Jamelle Bouie / The American Prospect
At National Journal, Jill Lawrence presents four ways the 2012 campaign could have led to a different president. Here's a quick paraphrase:
- First, Mitt Romney could have done better with Latinos instead of losing them by a 44 percent margin (71 to 27) to President Barack Obama.
- Second, if the Ames straw poll in Iowa didn't exist, a candidate like Tim Pawlenty might have stayed in the race, overtaken Romney, and emerged as a formidable challenger for Obama.
- Third, if Rick Perry had made a quicker recovery from his back surgery, he might have offered a genuine challenge to Romney, running as the intensely conservative governor of the nation's second-largest state, with a solid record of job creation and conservative policy success.
- Finally, if Team Romney had been able to formulate a decent response to the attacks on Bain Capital, they might have neutralized the issue and bolstered Romney's favorability, which lagged throughout the campaign as a result of the attacks.
There are problems with each of these counterfactuals. For the first, greater performance among Latinos wouldn't have done enough to close the popular or Electoral College gap between Obama and Romney-given their share of the electorate (10 percent), Romney would have had to win more than 60 percent of Latinos to close the 3.6 percent gap in the popular vote, and even more to make a difference in Ohio, Virginia, and other states that determined the election.
In terms of competition, there were factors beyond Ames and back surgery that harmed the candidacies of Tim Pawlenty and Rick Perry. Pawlenty simply lacked the necessary support among Republican elites and activists, while Perry-cowboy governor of Texas-was too reminiscent of the previous president. That's not to say that he couldn't win but that even without the back pain, it would have been difficult.
As for Romney's Bain Capital missteps, it's possible a better message could have saved him a little electoral grief, but I doubt it.
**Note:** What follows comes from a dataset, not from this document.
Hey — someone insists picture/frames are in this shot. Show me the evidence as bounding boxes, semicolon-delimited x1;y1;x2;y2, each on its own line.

When it comes down to it, Barack Obama's re-election had less to do with the vagaries of the campaign and everything to do with the steady improvement of the economy. There was enough economic growth to convince a critical mass of Americans that Obama deserved another four years. Romney could have run a better campaign or Republicans could have had a different nominee, and there's a good chance that wouldn't have changed the outcome. Or, put another way, from beginning to end, the fundamentals of this election favored Obama.